### Testo fornito
□ □ □ □ □ □ □

Cassandra82 ha detto:


> mi hanno riempito di una polvere volumizzante
> che dev'essere praticamente colla  e poi la lacca
> ho provato a pettinarli ma la spazzola restava appiccicata
> e allora li ho lavati
> ...


Si hanno questo brutto vizio che ti incollano i capelli.....  sembra di avere una "cofana" in testa  invece sono così naturalmemte belli e lucidi senza nulla


----------



## Biri (24 Settembre 2016)

Fiammetta ha detto:


> Si hanno questo brutto vizio che ti incollano i capelli.....  sembra di avere una "cofana" in testa  invece sono così naturalmemte belli e lucidi senza nulla


ma poi mi prude la testa dopo.... come si fa?
e gliel'avevo anche detto....


----------



## Fiammetta (24 Settembre 2016)

Cassandra82 ha detto:


> ma poi mi prude la testa dopo.... come si fa?
> e gliel'avevo anche detto....


Quello perché poi queste sostanze si depositano nella cute e la irritano
ma sai se è la mamma, magari è della vecchia scuola, e ancora le piace fare impalcature


----------



## Biri (24 Settembre 2016)

Fiammetta ha detto:


> Quello perché poi queste sostanze si depositano nella cute e la irritano
> ma sai se è la mamma, magari è della vecchia scuola, e ancora le piace fare impalcature


vecchia scuola
molto vecchia
lui ha 41 anni :rotfl:fa te :rotfl:


----------



## Fiammetta (24 Settembre 2016)

Cassandra82 ha detto:


> vecchia scuola
> molto vecchia
> lui ha 41 anni :rotfl:fa te :rotfl:


Azz hai rischiato di uscir fuori come la signorina Carlo ( cit. Marchesini):rotfl:

tuo marito si è espresso ?


----------



## Biri (24 Settembre 2016)

Fiammetta ha detto:


> Azz hai rischiato di uscir fuori come la signorina Carlo ( cit. Marchesini):rotfl:
> 
> tuo marito si è espresso ?


Ancora non è tornato.... Vedremo se domani sarò ancora sposata:rotfl:


----------



## Fiammetta (24 Settembre 2016)

Cassandra82 ha detto:


> Ancora non è tornato.... Vedremo se domani sarò ancora sposata:rotfl:


:rotfl::rotfl:Nel caso ti ospito


----------



## Biri (24 Settembre 2016)

Fiammetta ha detto:


> :rotfl::rotfl:Nel caso ti ospito


:inlove:


----------



## Brunetta (24 Settembre 2016)

Il taglio è bello. Per me ha sfilato un po' troppo. Secondo lo stile di qualche anno fa. 
Però si sistemano in fretta.
Anch'io me li rilavo subito. Non mi faccio mettere niente, ma non sopporto neanche l'odore di parrucchiere.

□ □ □ □ □ □ □

### Consegna
Rispondi a queste domande sulla discussione:
1. Oltre alla lacca, quale prodotto è stato messo sui capelli?
2. Nella risposta a «ma poi mi prude la testa dopo», perché prude la testa?
3. Che cosa dice Brunetta di non sopportare?

### Dati forniti
□ □ □ □ □ □ □

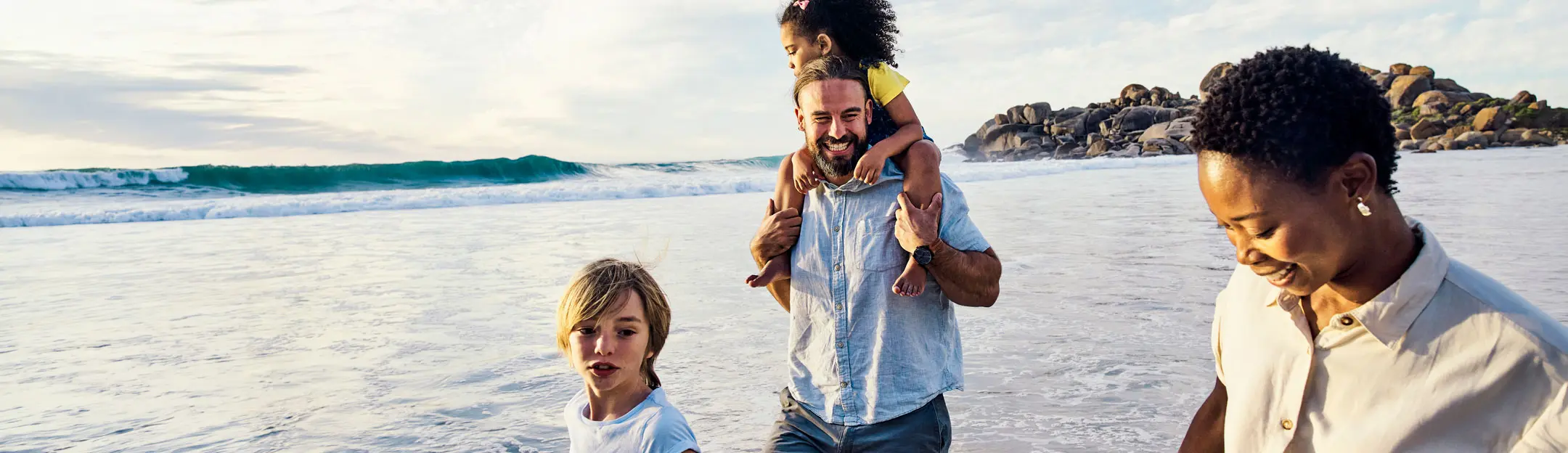 A family walks along a beach during sunset. A man carries a girl on his shoulders, while two other children walk beside them. The ocean waves crash in the background, with rocky formations visible in the distance.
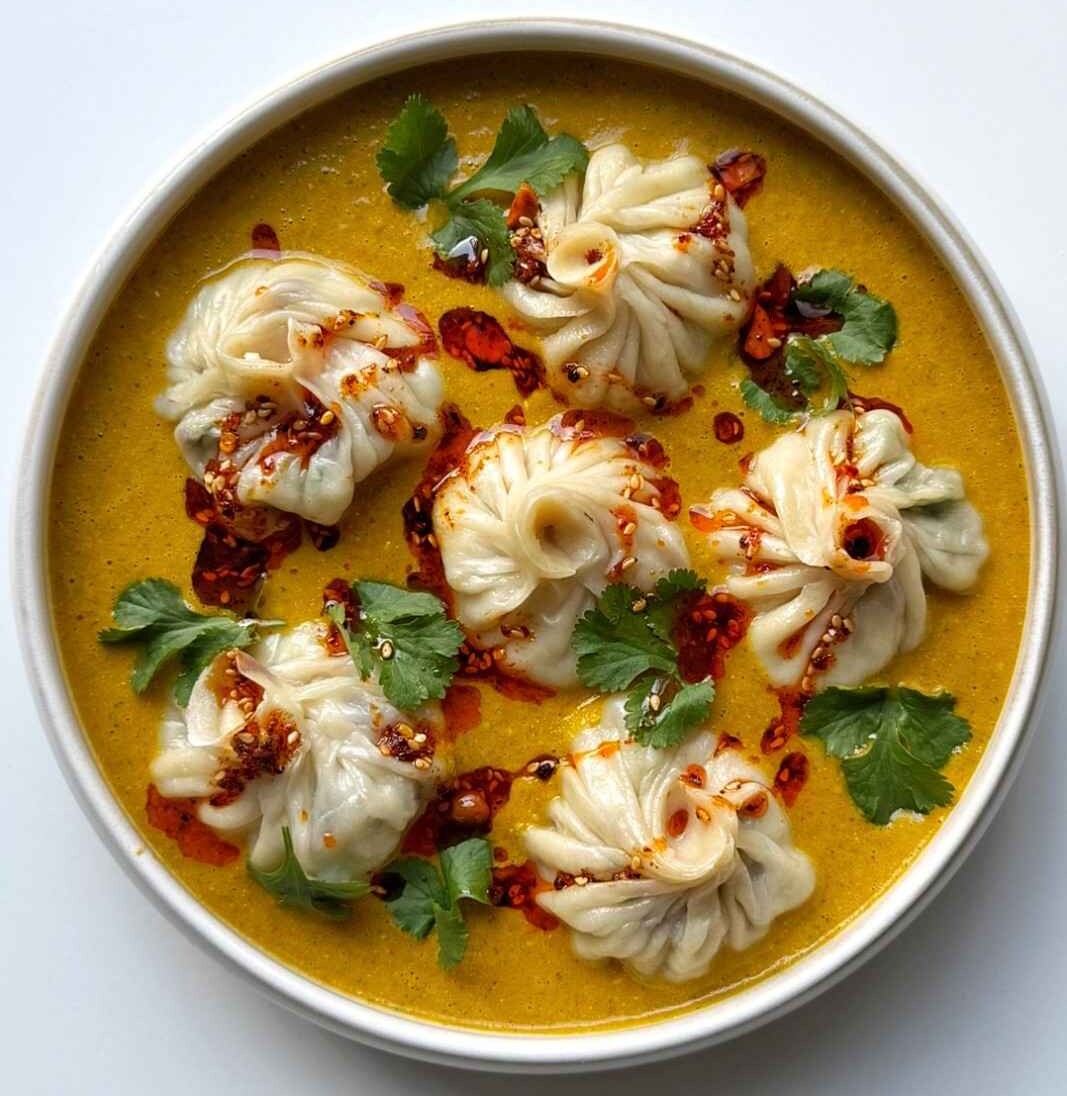 A plate of homemade jhol momo in sauce.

□ □ □ □ □ □ □

### Risultato
1. Una polvere volumizzante.
2. Perché queste sostanze si depositano nella cute e la irritano.
3. L'odore di parrucchiere.